Three: the once-a-year fallacy. An annual pen test made sense when the estate changed slowly and the threat model changed slower. Modern estates change weekly. Modern threats change daily. The good firms now sell some combination of focused annual deep-dive testing, continuous discovery and validation, and event-triggered testing around significant change. Customers who are still buying one big test a year are buying a product that has aged badly.

What I would like to see in 2026

Three changes I would push for.

Report formats that put structural findings on page one. The heatmap should be on page three, after the attack narrative and the structural risks. The reordering would, by itself, change a great deal of subsequent conversation.

Customer maturity tracking. The good firms have always known which of their customers were getting better year-on-year. They have not always said so to the customer. They should. A pen test report that, for a returning customer, opens with here is what changed since last year, and here is what did not would be more useful than most.

Methodology evidence.
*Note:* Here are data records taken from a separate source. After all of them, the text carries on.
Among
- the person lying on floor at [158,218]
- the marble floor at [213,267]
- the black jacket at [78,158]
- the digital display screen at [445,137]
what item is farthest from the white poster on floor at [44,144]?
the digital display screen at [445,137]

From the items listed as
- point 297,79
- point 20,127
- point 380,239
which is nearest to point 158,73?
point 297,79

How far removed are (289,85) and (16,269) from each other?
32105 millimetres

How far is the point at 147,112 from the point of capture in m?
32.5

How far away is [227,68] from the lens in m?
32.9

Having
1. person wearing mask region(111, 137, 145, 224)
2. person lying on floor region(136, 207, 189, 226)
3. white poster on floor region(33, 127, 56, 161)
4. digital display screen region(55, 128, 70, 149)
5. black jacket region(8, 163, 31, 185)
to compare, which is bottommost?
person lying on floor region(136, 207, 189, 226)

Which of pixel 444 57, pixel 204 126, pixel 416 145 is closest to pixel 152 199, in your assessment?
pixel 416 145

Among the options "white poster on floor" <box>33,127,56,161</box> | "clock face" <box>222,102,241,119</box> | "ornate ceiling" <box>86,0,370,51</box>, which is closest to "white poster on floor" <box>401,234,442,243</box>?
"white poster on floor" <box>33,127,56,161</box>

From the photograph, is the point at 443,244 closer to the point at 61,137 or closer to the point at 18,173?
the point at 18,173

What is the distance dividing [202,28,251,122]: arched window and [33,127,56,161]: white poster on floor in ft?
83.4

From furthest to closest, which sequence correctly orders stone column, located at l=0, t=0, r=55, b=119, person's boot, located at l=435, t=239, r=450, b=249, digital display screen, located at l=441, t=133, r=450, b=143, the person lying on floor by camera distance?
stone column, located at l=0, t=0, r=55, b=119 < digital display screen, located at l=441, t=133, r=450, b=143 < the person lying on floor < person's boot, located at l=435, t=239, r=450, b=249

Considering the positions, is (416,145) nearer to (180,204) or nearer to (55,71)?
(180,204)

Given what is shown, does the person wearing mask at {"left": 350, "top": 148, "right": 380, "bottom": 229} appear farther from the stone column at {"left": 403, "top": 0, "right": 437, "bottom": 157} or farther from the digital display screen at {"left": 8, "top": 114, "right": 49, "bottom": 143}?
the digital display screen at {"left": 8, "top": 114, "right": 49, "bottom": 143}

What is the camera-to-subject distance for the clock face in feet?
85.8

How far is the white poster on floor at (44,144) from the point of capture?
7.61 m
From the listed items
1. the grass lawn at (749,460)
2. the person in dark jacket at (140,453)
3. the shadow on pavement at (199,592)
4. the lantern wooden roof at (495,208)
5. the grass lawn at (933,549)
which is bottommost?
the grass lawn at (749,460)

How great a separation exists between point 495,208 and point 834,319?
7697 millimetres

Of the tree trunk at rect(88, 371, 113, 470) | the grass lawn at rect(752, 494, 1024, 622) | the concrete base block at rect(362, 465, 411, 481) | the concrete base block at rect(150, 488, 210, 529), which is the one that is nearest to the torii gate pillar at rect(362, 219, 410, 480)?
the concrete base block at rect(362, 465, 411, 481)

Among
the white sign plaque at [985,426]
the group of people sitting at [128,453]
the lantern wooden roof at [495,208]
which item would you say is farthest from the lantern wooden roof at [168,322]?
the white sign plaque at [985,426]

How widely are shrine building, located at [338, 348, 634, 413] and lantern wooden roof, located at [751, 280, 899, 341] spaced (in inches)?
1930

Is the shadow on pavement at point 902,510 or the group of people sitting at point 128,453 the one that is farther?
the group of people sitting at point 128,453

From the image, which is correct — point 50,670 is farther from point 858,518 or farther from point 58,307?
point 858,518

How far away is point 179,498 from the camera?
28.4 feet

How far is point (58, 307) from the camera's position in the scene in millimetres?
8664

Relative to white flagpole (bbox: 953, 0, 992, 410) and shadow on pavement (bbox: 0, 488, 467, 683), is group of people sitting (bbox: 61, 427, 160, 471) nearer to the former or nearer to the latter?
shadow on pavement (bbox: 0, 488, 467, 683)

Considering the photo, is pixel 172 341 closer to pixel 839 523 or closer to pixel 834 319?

I would like the report to include, as an appendix, an honest statement of methodology and tooling — including any AI-assisted components — so that the customer can ask informed questions. The CREST methodology framework already supports this. Most firms do not yet take advantage of it. They should.

One sentence

A pen test in 2025 is no longer a verdict on your security; it is a structured conversation about what your security is currently optimised for, and what it has stopped seeing. Read it accordingly.